◆ Page ◆
Monday, July 13, 2009

Egypts ICT Sector Continues to Register Growth

Egypt's telecom sector is buoyant despite the delay on a second fixed-line license and the on going Mobinil dispute.
One of the most prominent hiccups affecting the Egyptian telecoms sector of late was the decision by the National Telecommunications Regulatory Authority (NTRA) to postpone the sale of a second fixed-line operator license, citing turbulence in the global markets. The other major headline for the past few weeks is the two-year long dispute between the shareholders of Mobinil, which has grown more tense as France Telecom (FT) and Orascom Telecom (OT) jockey to retain shares of the company.
Numerous deadlines for resolution have already passed, and although investors seemed confident that the issue would be resolved by mid-May — to the extent that trading activity in telecoms shares prompted a 2% jump of the benchmark EGX30 — negotiations have stalled. A day after the boost the Capital Markets Authority (CMA) suspended Mobinil's trade on the exchange, stating that it would not be resumed until the market authorities reviewed the dispute. As of June 16, the shares had still not been put back on the market.
The effects of the suspension are evidence of the significant contribution of the sector to the economy. Mobinil is one of the most valuable companies in a highly profitable sector. The information and communications technology (ICT) sector was valued at LE 10.5 billion in 4Q2008, equivalent to 3.98% of GDP, up from 3.48%, or LE 7 billion, in 4Q2007. This revenue growth is matched by an increasing number of ICT companies, which in turn have expanded job opportunities in the sector. According to the Ministry of Communications and Information Technology's (MCIT) March Information and Communications Technology Indicators Bulletin, there are currently 2,938 ICT companies, representing an annual growth rate of 25.1%, with 7.8% more employees over 2008.

◆ Stored data ◆
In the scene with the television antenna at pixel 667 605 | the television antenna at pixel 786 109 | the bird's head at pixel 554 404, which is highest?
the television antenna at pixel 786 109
---
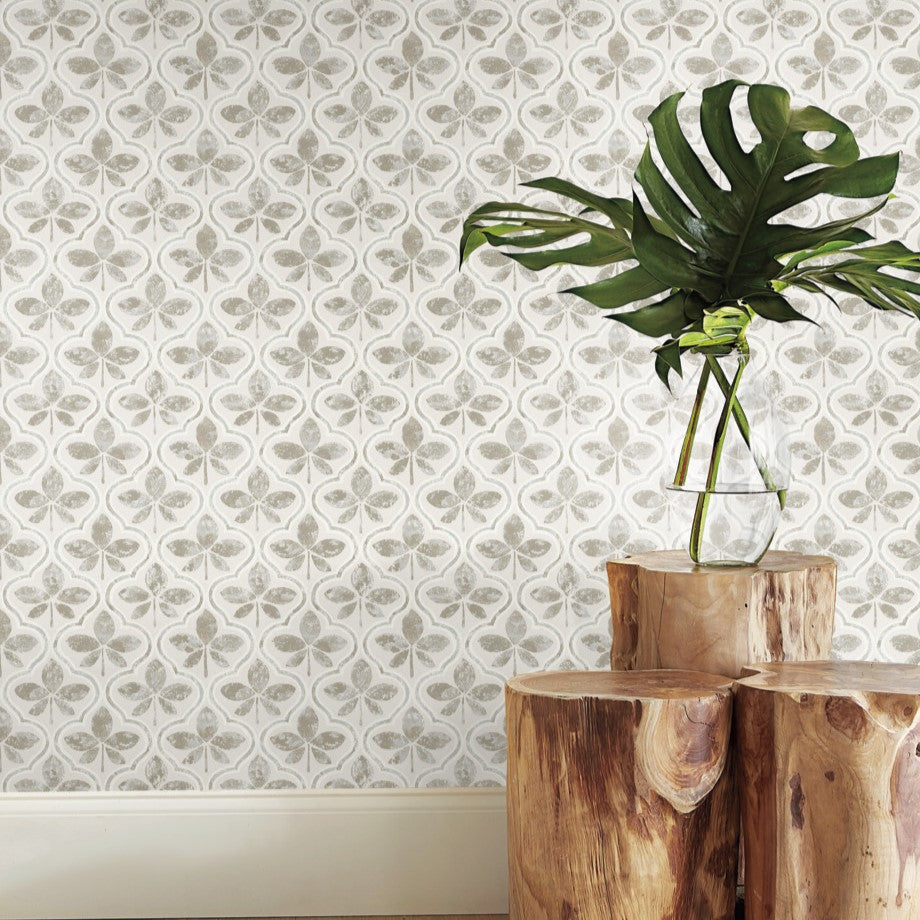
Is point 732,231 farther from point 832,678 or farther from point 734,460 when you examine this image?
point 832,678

◆ Objectives ◆
[1] Reproduce the part of the article on Egypt's telecom sector between "Egypts ICT Sector" and "of the company.", inclusive.
[2] In the article on Egypt's telecom sector, what reason did the NTRA give for delaying the sale of a second fixed-line operator license?
The records are unrelated to the article on Egypt's telecom sector.

◆ Task-by-task answers ◆
[1]
Egypts ICT Sector Continues to Register Growth

Egypt's telecom sector is buoyant despite the delay on a second fixed-line license and the on going Mobinil dispute.
One of the most prominent hiccups affecting the Egyptian telecoms sector of late was the decision by the National Telecommunications Regulatory Authority (NTRA) to postpone the sale of a second fixed-line operator license, citing turbulence in the global markets. The other major headline for the past few weeks is the two-year long dispute between the shareholders of Mobinil, which has grown more tense as France Telecom (FT) and Orascom Telecom (OT) jockey to retain shares of the company.

[2] Turbulence in the global markets.